What is the nature of the DMA stream between the two tests? I find it
interesting that the TCP Mb/s went up by more than the CPU MHz and
wonder how much the Bus MHz came into play there - perhaps there were
more DMA's to setup or across a broader memory footprint for TCP than
for UDP.
>
> I've tried to tune gianfar driver in various ways... and it gave
> some positive results with this patch:
>
> diff --git a/drivers/net/gianfar.h b/drivers/net/gianfar.h
> index fd487be..b5943f9 100644
> --- a/drivers/net/gianfar.h
> +++ b/drivers/net/gianfar.h
> @@ -123,8 +123,8 @@ extern const char gfar_driver_version[];
> #define GFAR_10_TIME 25600
>
> #define DEFAULT_TX_COALESCE 1
> -#define DEFAULT_TXCOUNT 16
> -#define DEFAULT_TXTIME 21
> +#define DEFAULT_TXCOUNT 80
> +#define DEFAULT_TXTIME 105
>
> #define DEFAULT_RXTIME 21
No ethtool coalescing tuning support for gianfar?-)
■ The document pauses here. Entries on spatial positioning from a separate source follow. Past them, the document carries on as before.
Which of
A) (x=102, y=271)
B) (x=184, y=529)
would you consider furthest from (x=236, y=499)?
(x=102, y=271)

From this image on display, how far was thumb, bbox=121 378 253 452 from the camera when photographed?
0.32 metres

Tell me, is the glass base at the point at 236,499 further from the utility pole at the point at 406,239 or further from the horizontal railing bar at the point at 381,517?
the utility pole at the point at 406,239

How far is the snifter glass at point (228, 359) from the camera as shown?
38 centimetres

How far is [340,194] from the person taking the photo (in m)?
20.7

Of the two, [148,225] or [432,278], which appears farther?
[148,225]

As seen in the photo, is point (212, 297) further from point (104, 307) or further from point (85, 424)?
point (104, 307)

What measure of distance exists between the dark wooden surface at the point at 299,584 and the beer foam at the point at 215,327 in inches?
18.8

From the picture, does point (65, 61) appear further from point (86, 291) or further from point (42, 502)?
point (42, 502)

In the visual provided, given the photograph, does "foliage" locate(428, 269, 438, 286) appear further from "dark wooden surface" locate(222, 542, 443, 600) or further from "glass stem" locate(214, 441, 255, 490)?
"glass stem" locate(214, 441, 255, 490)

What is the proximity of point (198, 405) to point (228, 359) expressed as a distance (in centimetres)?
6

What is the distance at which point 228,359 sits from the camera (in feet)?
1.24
> Basically this raises the tx interrupts coalescing threshold (raising
> it more didn't help, as well as didn't help raising rx thresholds).
> Now:
>
> root at b1:~# netperf -l 3 -H 10.0.1.1 -t TCP_STREAM -- -m 32768 -s 157344 -S 157344
> TCP STREAM TEST to 10.0.1.1
> #Cpu utilization 100.00
> Recv Send Send
> Socket Socket Message Elapsed
> Size Size Size Time Throughput
> bytes bytes bytes secs. 10^6bits/sec
>
> 206848 212992 32768 3.00 163.04
>
>
> That is +21 Mb/s (14% up). Not fantastic, but good anyway.
>
> As expected, the latency increased too:
>
> Before the patch:
>
> --- 10.0.1.1 ping statistics ---
> 20 packets transmitted, 20 received, 0% packet loss, time 18997ms
> rtt min/avg/max/mdev = 0.108/0.124/0.173/0.022 ms
>
> After:
>
> --- 10.0.1.1 ping statistics ---
> 22 packets transmitted, 22 received, 0% packet loss, time 20997ms
> rtt min/avg/max/mdev = 0.158/0.167/0.182/0.004 ms
>
>
> 34% up... heh. Should we sacrifice the latency in favour of throughput?
> Is 34% latency growth bad thing? What is worse, lose 21 Mb/s or 34% of
> latency? ;-)
Well, I'm not always fond of that sort of trade-off:
ftp://ftp.cup.hp.com/dist/networking/briefs/
there should be a nic latency vs tput writeup there.
>
>
> Thanks in advance,
>
> p.s. Btw, the patch above helps even better on the on the -rt kernels,
> since on the -rt kernels the throughput is near 100 Mb/s, with the
> patch the throughput is close to 140 Mb/s.